Le intercettazioni, secondo i magistrati di Termini Imerese, definiscono i ruoli di Alessandro Pagano e Angelo Attaguile coordinatori, rispettivamente, della Sicilia orientale e della Sicilia occidentale del movimento leghista Noi con Salvini nella vicenda che li vede coinvolti insieme a Salvino e Mario Caputo.

Caputo apprende il 29 settembre 2017 del rigetto della sua istanza (e dunque della sua incandidabilità). Lo stesso giorno lui e Alessandro Pagano parlano al telefono. Il primo, dicono i magistrati, “riferiva falsamente che il provvedimento di riabilitazione era stato rinviato a data successiva al 5 ottobre 2017 (celando il rigetto) e che pertanto non avrebbe potuto candidarsi… proprio in quel momento nasce l’idea di candidare un familiare di Caputo sfruttando il cognome, così da potere trarre in inganno gli elettori – scrive il gip -sulla persona fisica effettivamente candidata e da loro votata.
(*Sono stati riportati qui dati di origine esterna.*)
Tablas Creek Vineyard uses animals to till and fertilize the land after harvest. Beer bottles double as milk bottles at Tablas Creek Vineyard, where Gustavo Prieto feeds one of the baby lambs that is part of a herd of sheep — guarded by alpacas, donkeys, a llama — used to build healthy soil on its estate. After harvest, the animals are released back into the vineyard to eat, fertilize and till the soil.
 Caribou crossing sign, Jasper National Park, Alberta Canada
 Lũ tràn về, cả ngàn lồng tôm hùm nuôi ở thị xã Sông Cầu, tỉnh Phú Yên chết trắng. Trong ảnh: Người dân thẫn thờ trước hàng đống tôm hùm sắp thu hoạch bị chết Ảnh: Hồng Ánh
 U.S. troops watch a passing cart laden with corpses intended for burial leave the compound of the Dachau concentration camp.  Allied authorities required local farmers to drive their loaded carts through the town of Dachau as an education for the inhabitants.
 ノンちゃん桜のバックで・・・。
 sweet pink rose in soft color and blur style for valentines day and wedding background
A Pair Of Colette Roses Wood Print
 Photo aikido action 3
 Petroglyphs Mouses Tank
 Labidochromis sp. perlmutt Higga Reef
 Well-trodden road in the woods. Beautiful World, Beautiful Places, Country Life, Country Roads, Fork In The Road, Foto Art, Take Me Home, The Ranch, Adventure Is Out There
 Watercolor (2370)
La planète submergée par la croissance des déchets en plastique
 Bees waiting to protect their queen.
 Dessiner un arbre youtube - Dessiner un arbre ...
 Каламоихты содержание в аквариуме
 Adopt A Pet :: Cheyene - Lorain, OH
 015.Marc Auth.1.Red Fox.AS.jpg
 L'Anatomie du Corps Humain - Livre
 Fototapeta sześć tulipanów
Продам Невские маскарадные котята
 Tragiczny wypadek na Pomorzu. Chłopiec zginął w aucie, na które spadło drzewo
Dice Pagano: ‘senti tu mi devi fare una cortesia… noi non possiamo prendere settemila voti, seimila, e buttarli al macero, scusami, male che va candidi a tuo figlio…cioè tu continua a essere più forte di tutti.. io so già la soluzione qual è Caputo senza fotografie e Gianluca non so come si chiama tuo figlio, detto Salvino, punto… basta… è cosi’… funziona così”.

La proposta “fatta dall’onorevole Pagano – si legge ancora nell’ordinanza – veniva condivisa e fatta propria anche dall’onorevole Angelo Gioacchino Attaguile che (sempre lo stesso giorno alle 18.13) riferiva a Salvino Caputo: “ho parlato con Alessandro… la soluzione che ha posto lui è ottima…”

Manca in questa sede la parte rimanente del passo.